A francesa Total disse estar procurando um acordo com o governo, mas a italiana Eni ameaçou ir aos tribunais.

"A Eni considera que essa ação da PDVSA é uma violação dos direitos contratuais da Eni. É intenção da empresa oferecer à PDVSA um período de tempo para acordarmos a reparação total de todos os direitos contratuais", disse um comunicado da empresa italiana. "Se não chegarmos a um acordo, a Eni buscará as ações legais para garantir seus direitos."

Ramírez foi irônico ao comentar a ameaça da Eni: "Eles podem procurar até mesmo o tribunal celestial se quiserem". "Não estamos aqui para chantagear ninguém, este governo não faz chantagens. Queremos impor a lei. Tanto França quanto Itália são países amigos, com os quais temos excelentes relações."

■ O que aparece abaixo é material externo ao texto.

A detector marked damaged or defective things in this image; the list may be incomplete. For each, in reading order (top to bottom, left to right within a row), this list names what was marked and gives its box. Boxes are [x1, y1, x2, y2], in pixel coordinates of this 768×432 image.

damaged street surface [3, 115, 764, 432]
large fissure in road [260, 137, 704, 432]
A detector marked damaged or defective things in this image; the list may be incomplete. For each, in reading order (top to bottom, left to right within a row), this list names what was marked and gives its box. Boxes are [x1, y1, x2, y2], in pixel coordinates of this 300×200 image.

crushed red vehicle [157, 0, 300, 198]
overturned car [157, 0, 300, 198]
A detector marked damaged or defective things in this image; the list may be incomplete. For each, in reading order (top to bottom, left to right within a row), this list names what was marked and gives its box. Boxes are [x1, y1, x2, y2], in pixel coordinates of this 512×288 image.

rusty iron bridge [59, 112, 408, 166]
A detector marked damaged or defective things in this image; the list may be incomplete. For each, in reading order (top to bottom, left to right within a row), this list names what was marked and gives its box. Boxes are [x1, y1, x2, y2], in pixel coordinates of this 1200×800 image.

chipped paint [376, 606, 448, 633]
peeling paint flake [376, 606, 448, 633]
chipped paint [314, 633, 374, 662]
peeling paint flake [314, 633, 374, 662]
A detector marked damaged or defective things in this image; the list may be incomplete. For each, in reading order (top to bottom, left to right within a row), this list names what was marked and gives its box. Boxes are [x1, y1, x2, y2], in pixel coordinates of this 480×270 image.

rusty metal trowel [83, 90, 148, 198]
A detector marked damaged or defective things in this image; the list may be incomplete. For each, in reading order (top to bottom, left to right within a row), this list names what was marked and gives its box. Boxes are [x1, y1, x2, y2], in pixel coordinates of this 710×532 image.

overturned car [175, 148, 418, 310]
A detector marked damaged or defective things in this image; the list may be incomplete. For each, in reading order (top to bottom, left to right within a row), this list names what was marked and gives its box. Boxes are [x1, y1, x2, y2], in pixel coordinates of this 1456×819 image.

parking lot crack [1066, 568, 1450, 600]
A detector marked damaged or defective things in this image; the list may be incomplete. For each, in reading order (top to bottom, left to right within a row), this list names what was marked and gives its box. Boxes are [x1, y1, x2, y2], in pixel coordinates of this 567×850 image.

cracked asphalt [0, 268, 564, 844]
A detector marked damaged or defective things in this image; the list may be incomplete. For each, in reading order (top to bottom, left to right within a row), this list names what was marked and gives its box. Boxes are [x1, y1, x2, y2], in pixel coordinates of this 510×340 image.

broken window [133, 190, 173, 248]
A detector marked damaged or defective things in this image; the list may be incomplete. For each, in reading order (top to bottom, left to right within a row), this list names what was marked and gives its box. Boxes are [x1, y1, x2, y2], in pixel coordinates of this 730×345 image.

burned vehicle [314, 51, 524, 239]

A maioria das petroleiras que operam na Venezuela assinou até a última sexta acordos com o governo do presidente Hugo Chávez concordando em converter seus antigos contratos de operação em companhias mistas (joint-ventures). Para a Venezuela, os 32 contratos de operação em vigor com petroleiras privadas são ilegais e prejudiciais à economia do país. A ação de retomada dos poços de petróleo faz parte do esforço do governo para fortalecer o controle estatal no setor energético e de uma campanha para coletar impostos retroativos ao início dos contratos com as petroleiras privadas.

Segundo Ramírez, estes acordos lesavam os interesses da Venezuela, quinto exportador mundial de petróleo, já que estabeleciam um imposto sobre a renda de 36% e royalties de 1%, enquanto que a Lei de Hidrocarbonetos (aprovada em 2001) passou a fixar uma tributação de 50% e royalties de 16,6%.

No fim de semana, outros cinco campos foram devolvidos voluntariamente: dois pela espanhola Repsol; um pela japonesa Teikoku; um pela colombiana Hocol; e um pela venezuelana Inemaka. As empresas continuam como minoritárias em outros campos de extração.

Nos sete campos de petróleo, a produção total atinge 115 mil barris/dia. No campo que foi tomado da Eni, a produção chega a 50 mil barris/dia; no da Total, a 33 mil barris/dia. As novas regras para empresas privadas afetam 500 mil barris diários dos 2,7 milhões de barris/dia que o país produz.

Empresas como a americana Chevron e a norueguesa Statoil já haviam chegado a acordos com o governo no mês passado.

A Petrobras Energia, subsidiária da Petrobras que opera alguns poços na Venezuela, assinou a migração em setembro passado, durante visita de Chávez ao Brasil. Petrobras e PDVSA estão desenvolvendo uma série de projetos em parceria.

Já a americana Exxon Mobil não aceitou os novos termos propostos pela Venezuela e vendeu suas operações no país à Repsol.